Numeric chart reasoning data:
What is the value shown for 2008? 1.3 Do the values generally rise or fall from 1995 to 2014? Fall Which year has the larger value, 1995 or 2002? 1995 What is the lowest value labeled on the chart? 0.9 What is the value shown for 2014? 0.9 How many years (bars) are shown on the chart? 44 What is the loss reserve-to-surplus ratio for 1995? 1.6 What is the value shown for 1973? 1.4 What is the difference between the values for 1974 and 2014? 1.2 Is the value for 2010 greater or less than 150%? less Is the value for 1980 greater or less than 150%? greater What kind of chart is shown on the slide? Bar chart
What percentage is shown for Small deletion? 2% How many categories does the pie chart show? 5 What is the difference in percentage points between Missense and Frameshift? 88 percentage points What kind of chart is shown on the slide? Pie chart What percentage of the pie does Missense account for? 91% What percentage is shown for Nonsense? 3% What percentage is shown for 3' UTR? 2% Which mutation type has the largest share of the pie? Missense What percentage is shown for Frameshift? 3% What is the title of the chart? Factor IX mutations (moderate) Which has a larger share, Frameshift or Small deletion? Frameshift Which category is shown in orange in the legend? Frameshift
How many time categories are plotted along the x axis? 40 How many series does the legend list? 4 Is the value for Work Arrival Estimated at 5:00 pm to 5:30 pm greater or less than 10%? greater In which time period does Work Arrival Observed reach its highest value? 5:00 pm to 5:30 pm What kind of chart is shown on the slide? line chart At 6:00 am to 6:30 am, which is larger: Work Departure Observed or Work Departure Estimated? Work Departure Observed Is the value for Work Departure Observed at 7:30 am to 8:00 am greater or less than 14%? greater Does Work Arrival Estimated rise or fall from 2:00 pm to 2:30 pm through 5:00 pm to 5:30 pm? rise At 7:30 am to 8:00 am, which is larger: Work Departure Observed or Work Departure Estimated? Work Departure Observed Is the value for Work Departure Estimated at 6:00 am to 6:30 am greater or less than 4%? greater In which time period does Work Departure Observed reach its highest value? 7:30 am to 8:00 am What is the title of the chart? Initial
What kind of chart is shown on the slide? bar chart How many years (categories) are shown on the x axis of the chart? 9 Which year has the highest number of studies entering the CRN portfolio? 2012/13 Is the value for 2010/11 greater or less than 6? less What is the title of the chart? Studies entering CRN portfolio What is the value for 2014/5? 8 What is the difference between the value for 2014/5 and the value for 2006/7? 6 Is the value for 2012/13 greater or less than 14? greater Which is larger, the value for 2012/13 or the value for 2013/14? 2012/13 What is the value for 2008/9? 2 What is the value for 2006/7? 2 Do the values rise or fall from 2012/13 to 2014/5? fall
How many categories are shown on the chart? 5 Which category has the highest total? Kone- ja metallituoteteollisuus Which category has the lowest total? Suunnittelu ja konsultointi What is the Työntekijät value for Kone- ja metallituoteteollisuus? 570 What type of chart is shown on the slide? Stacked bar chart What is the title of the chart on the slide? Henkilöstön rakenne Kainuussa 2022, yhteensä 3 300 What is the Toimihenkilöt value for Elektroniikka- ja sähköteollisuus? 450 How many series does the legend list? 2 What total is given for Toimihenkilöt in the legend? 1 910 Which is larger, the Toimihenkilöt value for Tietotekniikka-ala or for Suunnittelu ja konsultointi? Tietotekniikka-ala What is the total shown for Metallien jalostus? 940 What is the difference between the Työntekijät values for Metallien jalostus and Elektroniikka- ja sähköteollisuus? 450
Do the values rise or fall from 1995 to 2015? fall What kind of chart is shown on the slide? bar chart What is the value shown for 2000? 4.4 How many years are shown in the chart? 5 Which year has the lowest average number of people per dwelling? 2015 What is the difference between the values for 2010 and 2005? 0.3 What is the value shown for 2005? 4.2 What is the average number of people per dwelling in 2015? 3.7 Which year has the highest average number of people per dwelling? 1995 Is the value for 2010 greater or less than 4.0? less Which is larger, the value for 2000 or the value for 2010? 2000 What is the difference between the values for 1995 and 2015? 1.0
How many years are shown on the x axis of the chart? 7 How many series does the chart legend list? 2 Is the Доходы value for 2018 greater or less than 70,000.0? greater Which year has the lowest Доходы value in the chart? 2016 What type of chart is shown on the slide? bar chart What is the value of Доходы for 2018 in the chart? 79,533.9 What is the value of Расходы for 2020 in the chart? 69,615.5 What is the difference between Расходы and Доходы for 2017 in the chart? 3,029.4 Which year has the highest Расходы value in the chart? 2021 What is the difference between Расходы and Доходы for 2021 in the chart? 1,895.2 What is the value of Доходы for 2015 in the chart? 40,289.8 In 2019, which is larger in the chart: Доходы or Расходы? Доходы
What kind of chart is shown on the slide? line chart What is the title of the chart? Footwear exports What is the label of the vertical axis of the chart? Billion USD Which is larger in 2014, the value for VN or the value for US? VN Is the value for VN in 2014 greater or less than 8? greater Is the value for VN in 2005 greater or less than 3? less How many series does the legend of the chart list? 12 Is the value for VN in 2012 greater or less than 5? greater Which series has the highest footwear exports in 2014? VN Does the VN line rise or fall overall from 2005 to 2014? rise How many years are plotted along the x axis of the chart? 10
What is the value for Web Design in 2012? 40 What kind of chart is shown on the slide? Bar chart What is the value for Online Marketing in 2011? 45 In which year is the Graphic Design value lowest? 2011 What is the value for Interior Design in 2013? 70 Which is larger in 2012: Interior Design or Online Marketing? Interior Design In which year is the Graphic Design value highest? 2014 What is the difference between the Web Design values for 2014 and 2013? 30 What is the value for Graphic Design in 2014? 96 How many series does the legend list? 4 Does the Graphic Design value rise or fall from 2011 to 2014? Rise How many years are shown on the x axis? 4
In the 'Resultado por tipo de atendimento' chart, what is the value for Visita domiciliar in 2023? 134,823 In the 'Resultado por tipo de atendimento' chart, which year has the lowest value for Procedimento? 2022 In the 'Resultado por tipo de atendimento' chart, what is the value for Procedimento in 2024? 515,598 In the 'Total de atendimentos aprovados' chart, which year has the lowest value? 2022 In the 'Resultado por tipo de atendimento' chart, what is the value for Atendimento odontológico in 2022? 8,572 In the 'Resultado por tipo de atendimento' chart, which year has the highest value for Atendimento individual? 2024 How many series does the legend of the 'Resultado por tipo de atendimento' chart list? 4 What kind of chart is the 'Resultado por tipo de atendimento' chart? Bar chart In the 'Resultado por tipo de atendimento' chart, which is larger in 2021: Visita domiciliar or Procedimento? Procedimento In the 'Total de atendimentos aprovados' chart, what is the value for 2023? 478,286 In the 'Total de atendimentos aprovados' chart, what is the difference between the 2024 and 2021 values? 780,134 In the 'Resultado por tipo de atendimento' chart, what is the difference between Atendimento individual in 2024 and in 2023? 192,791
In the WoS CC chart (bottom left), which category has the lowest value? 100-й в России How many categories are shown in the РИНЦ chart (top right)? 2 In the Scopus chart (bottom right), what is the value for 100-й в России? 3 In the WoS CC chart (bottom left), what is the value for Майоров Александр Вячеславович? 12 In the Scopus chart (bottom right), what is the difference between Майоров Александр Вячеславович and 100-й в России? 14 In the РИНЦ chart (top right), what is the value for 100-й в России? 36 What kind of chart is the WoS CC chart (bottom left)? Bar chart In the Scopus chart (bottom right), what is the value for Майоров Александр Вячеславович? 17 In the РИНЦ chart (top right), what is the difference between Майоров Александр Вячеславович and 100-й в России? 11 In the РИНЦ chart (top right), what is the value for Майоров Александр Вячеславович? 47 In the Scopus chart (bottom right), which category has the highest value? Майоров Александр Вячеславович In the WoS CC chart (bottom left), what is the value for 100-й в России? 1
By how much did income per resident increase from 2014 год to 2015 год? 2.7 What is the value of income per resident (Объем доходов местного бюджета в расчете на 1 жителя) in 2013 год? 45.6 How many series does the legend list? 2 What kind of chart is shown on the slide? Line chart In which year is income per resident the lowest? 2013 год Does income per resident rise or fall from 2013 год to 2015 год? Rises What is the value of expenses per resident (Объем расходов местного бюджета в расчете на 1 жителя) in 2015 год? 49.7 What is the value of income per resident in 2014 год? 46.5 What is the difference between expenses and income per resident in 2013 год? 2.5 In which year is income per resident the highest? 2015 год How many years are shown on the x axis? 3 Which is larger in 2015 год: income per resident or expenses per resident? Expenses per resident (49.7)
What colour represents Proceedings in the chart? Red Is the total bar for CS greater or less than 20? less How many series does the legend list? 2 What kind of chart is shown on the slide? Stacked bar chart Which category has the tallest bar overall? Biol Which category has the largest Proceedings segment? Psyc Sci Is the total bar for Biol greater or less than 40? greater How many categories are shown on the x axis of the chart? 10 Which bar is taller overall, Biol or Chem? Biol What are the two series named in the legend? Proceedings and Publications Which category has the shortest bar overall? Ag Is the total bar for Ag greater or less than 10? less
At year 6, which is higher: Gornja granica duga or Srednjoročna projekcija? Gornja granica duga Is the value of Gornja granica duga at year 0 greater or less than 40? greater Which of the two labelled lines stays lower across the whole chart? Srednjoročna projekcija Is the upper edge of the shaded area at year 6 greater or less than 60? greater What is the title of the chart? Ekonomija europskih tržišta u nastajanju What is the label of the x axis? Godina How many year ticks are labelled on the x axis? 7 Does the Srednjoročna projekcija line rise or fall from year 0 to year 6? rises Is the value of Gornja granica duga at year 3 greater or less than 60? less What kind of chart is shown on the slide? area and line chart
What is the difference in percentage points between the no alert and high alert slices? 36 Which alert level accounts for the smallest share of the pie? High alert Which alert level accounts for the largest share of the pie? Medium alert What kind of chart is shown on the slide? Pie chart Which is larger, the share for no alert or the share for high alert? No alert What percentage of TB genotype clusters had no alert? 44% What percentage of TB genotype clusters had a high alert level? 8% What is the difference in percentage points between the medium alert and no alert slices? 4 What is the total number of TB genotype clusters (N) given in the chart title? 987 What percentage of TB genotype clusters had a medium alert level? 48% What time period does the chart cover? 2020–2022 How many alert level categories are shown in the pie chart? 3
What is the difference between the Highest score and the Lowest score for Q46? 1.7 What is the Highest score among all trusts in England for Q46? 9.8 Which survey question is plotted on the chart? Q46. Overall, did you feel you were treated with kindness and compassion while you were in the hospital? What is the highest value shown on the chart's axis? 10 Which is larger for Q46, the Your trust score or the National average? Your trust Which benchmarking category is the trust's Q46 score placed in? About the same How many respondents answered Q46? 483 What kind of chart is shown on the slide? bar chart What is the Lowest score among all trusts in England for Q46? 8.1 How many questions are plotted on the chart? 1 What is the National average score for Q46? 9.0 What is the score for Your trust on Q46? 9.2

=== Instructions to follow ===
Please convert the material above, from its first line through the line containing "What percentage is shown for Small", into a JSON list of strings with one string per line, skipping any blank lines.

=== Solved problem ===
[
  "What is the value shown for 2008? 1.3 Do the values generally rise or fall from 1995 to 2014? Fall Which year has the larger value, 1995 or 2002? 1995 What is the lowest value labeled on the chart? 0.9 What is the value shown for 2014? 0.9 How many years (bars) are shown on the chart? 44 What is the loss reserve-to-surplus ratio for 1995? 1.6 What is the value shown for 1973? 1.4 What is the difference between the values for 1974 and 2014? 1.2 Is the value for 2010 greater or less than 150%? less Is the value for 1980 greater or less than 150%? greater What kind of chart is shown on the slide? Bar chart",
  "What percentage is shown for Small deletion? 2% How many categories does the pie chart show? 5 What is the difference in percentage points between Missense and Frameshift? 88 percentage points What kind of chart is shown on the slide? Pie chart What percentage of the pie does Missense account for? 91% What percentage is shown for Nonsense? 3% What percentage is shown for 3' UTR? 2% Which mutation type has the largest share of the pie? Missense What percentage is shown for Frameshift? 3% What is the title of the chart? Factor IX mutations (moderate) Which has a larger share, Frameshift or Small deletion? Frameshift Which category is shown in orange in the legend? Frameshift"
]